Quoting Richard Braun (2014-09-23 17:23:49)
> On Tue, Sep 23, 2014 at 05:09:30PM +0200, Thomas Schwinge wrote:
> > For me, the question rather is, what constitutes the releases that we
> > publish?  Some new, exciting features (including considerable bug fixing,
> > code re-writes, re-factoring, and so on), on the one hand, or regular
> > time-based releases on the other (for example, annually).  The former has
> > the process that the new features are added, and then there is a
> > stabilization period where only bug fixes go in, then the release is
> > made, and the latter is basically just a snapshot of the repository at a
> > more or less "random" date.  Due to lack of manpower to maintain a
> > "proper" release process, I see us more on the side of doing snapshots,
> > which we can do any time we like.  Now is a good time, you say?  (I'm not
> > disagreeing -- the previous release having been one year ago.)
> > 
> > Given this, and with our last Hurd release having been 0.5, what would
> > the next version be?  0.5.1?  0.6?  Or, make it obvious that it is just a
> > snapshot, and thus call that GNU Hurd 20140923 or similar?
> 
> I suggest time-based releases, using a 0.x scheme (until the major
> number can be bumped to 1), so a 0.6 release.
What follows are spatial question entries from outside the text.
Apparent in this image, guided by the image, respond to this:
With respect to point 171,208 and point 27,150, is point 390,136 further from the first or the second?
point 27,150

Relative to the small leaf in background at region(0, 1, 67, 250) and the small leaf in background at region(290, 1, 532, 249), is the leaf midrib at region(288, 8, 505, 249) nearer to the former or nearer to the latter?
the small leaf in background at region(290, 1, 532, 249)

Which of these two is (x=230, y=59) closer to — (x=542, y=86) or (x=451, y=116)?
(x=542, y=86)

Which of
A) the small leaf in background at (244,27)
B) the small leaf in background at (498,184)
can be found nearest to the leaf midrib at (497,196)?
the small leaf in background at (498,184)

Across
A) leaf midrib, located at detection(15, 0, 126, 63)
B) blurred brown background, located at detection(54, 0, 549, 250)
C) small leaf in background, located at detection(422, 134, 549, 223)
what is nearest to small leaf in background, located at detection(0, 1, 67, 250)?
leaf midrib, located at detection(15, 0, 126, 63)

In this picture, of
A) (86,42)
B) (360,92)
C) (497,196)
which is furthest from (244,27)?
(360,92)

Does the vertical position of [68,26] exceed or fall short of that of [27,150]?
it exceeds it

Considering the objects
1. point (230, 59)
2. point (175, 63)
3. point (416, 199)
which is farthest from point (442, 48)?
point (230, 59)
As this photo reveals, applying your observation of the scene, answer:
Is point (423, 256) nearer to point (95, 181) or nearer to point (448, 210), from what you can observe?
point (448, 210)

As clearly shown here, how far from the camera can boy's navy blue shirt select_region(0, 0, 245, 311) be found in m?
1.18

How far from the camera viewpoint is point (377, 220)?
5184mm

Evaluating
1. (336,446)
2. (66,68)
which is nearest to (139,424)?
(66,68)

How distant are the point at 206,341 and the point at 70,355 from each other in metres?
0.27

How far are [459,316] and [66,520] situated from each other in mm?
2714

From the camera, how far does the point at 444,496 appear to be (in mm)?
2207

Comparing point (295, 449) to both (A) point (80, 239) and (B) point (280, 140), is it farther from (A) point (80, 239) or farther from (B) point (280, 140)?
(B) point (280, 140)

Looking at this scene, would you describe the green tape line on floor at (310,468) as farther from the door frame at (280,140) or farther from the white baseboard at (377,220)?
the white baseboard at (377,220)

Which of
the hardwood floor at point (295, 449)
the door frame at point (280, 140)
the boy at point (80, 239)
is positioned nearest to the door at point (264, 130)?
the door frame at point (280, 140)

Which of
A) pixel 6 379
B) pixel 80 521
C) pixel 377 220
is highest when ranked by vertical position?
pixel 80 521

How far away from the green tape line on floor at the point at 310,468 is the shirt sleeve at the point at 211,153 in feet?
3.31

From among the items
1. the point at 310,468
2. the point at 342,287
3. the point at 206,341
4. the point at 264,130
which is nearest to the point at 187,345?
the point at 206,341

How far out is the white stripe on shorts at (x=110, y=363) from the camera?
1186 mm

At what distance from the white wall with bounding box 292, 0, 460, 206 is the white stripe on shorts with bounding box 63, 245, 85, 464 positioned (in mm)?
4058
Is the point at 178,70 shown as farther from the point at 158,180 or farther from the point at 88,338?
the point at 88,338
These would be snapshots
> of the repositories, and 0.x.y releases would include bug fixes,
> probably based on demand, for highly annoying bugs. As mentioned, one
> release every 6-to-12 months should be enough. The goal here is merely
> to provide specific points in time that others can base their work on
> (the Nix-based distribution comes to mind).

My thoughts exactly.  I'll propose updates for the NEWS files.